As I left the theater after seeing Steven Soderbergh’s latest film, “Contagion”, the woman in front of me coughed and then grabbed the railing as she walked down the stairs. I could see the people around me look at her in disgust as we exited the theater. No one else in our vicinity touched the railing.
“Contagion” is the story of an airborne virus, MEV-1, that kills its victims shortly after being contracted. The film parallels the work of the medical community and government to find a cure with the struggles facing the ordinary people who come into contact with the virus. Within the first fifteen minutes of the film, the magnitude of MEV-1 becomes evident to the viewer. The rate at which it spreads is much greater than anyone expected, and it is so easily transmitted between people that everyone begins to fear contamination. Millions of people die, and chaos breaks out across the globe.
The all-star cast includes Matt Damon, Jude Law, Lawrence Fishburne, Marion Cotillard, Gweneth Paltrow and Kate Winslett, who play people around the world affected by the virus. Most of the actors do not come in contact with one another during the film. Instead, a series of parallel stories about the different characters’ experiences is told.
The lack of character development makes the film less appealing because it is hard to empathize with one individual, but perhaps Soderbergh’s intent was never to create characters in which the audience could associate with on a deeper level. Like the globalist undercurrents in the film, Soderbergh’s intent was to show the complexities and expansiveness of globalization by developing multiple stories across multiple states and nations. By following the virus as it crosses the planet, “Contagion” demonstrates the amazing ease with which individuals from all over the world come in contact.
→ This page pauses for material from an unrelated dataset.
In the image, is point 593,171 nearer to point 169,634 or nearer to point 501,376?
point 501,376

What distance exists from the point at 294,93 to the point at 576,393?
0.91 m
In a scene that is best representative of the globalist theme of the movie, Cotillard, a World Health Organization doctor, reviews security camera footage from a Hong Kong casino where the virus is believed to be first transmitted. The footage reveals people from all over the world interacting with each other. They then return to their home countries and so begins the spread of the virus.
On the surface, “Contagion” is a film about a virus and the impact it has on the main characters, but it is also much more than that. It is a commentary on the human condition and rise of globalism. The trans-border story covers every continent, and the characters are not unified by anything more than their association to MEV-1. Although the major actors in the film could easily be found sitting in the front row of the Kodak Theater on Oscar night, there is not one character that is more developed than the others. The stories of individual struggle are isolated and not woven to a single fabric. This is the great irony of the film. A story of globalism and interconnectivity illustrates the isolation that is also created by a seemingly smaller world.